2. Compliance with procedural requirements under the Insolvency and Bankruptcy Code (IBC), 2016.
3. Default and acknowledgment of debt by the Corporate Debtor.
4. Objections raised by the Corporate Debtor.
5. Bar of limitation.
6. Admission of the petition and declaration of moratorium.

Issue-wise Detailed Analysis:

1. Transfer of Winding-up Petition to the Tribunal:
The company petition was initially filed in the Hon'ble High Court of Punjab & Haryana under Sections 433(e) and 434 of the Companies Act, 1956 for winding up the company due to its inability to pay debt. Since the service of the respondent was not effected, the petition was transferred to the Tribunal under Rule 5 of the Companies (Transfer of Pending Proceedings) Rules, 2016.

2. Compliance with Procedural Requirements under IBC, 2016:
The petitioner filed an application as a "Financial Creditor" in Form No.1 under Section 7 of the Insolvency and Bankruptcy Code, 2016. The petitioner complied with the requirement of submitting the necessary information and proposing an Interim Resolution Professional (IRP). The application was considered complete under Section 7 of the Code.

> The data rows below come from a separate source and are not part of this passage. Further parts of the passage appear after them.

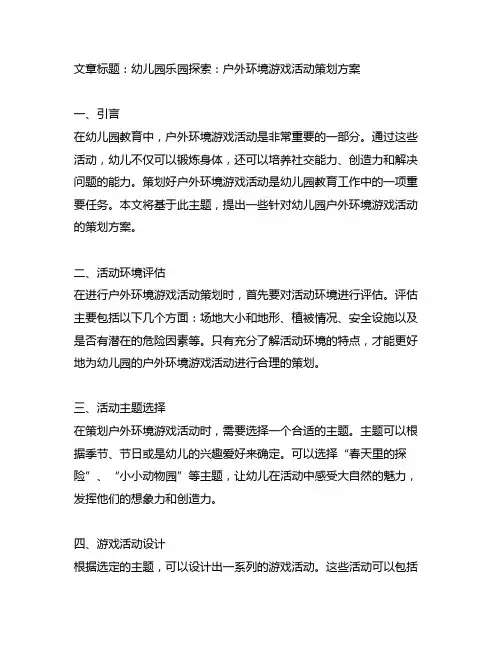 文章标题：幼儿园乐园探索：户外环境游戏活动策划方案

一、引言
在幼儿园教育中，户外环境游戏活动是非常重要的一部分。通过这些活动，幼儿不仅可以锻炼身体，还可以培养社交能力、创造力和解决问题的能力。策划好户外环境游戏活动是幼儿园教育工作中的一项重要任务。本文将基于此主题，提出一些针对幼儿园户外环境游戏活动的策划方案。

二、活动环境评估
在进行户外环境游戏活动策划时，首先要对活动环境进行评估。评估主要包括以下几个方面：场地大小和地形、植被情况、安全设施以及是否有潜在的危险因素等。只有充分了解活动环境的特点，才能更好地为幼儿园的户外环境游戏活动进行合理的策划。

三、活动主题选择
在策划户外环境游戏活动时，需要选择一个合适的主题。主题可以根据季节、节日或是幼儿的兴趣爱好来确定。可以选择“春天里的探险”、“小小动物园”等主题，让幼儿在活动中感受大自然的魅力，发挥他们的想象力和创造力。

四、游戏活动设计
根据选定的主题，可以设计出一系列的游戏活动。这些活动可以包括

3. Default and Acknowledgment of Debt by the Corporate Debtor:
The petitioner provided evidence of a ?10,00,000 advance given to the Corporate Debtor on 10.11.2012, which was acknowledged in the balance sheet dated 05.12.2013. The respondent's objections included a Memorandum of Understanding (MOU) and a share purchase agreement, which allegedly settled all liabilities. However, the Tribunal found no evidence of the petitioner's debt being paid, and the balance sheet acknowledgment was deemed valid.

4. Objections Raised by the Corporate Debtor:
The respondent argued that the liabilities were settled as per the MOU and share purchase agreement, and the petition was barred by limitation. However, the Tribunal noted that the petitioner was neither a shareholder nor a party to these agreements and found no proof of payment of the petitioner's debt. The acknowledgment in the balance sheet was considered valid, and the petitioner's status as a "Financial Creditor" was upheld.

5. Bar of Limitation:
The respondent contended that the petition was barred by limitation. However, the Tribunal referred to the National Company Law Appellate Tribunal's decision in "Neelkanth Township and Construction (P.) Ltd. v. Urban Infrastructure Trustees Limited," which held that the limitation law does not apply to the IBC, 2016. The Tribunal found the petition filed in November 2016 to be within the limitation period due to the acknowledgment in the balance sheet dated 05.12.2013.

6. Admission of the Petition and Declaration of Moratorium:
The Tribunal found that a default had occurred, the application was complete, and there were no disciplinary proceedings against the proposed resolution professional. Consequently, the petition was admitted, and a moratorium was declared under Section 14(1) of the Code, prohibiting various actions against the Corporate Debtor. The supply of essential goods or services to the Corporate Debtor was directed to continue during the moratorium period.

Conclusion:
The Tribunal admitted the petition and declared a moratorium, directing that the supply of essential goods or services to the Corporate Debtor should not be terminated or suspended. The matter was adjourned for the formal appointment of the Interim Resolution Professional.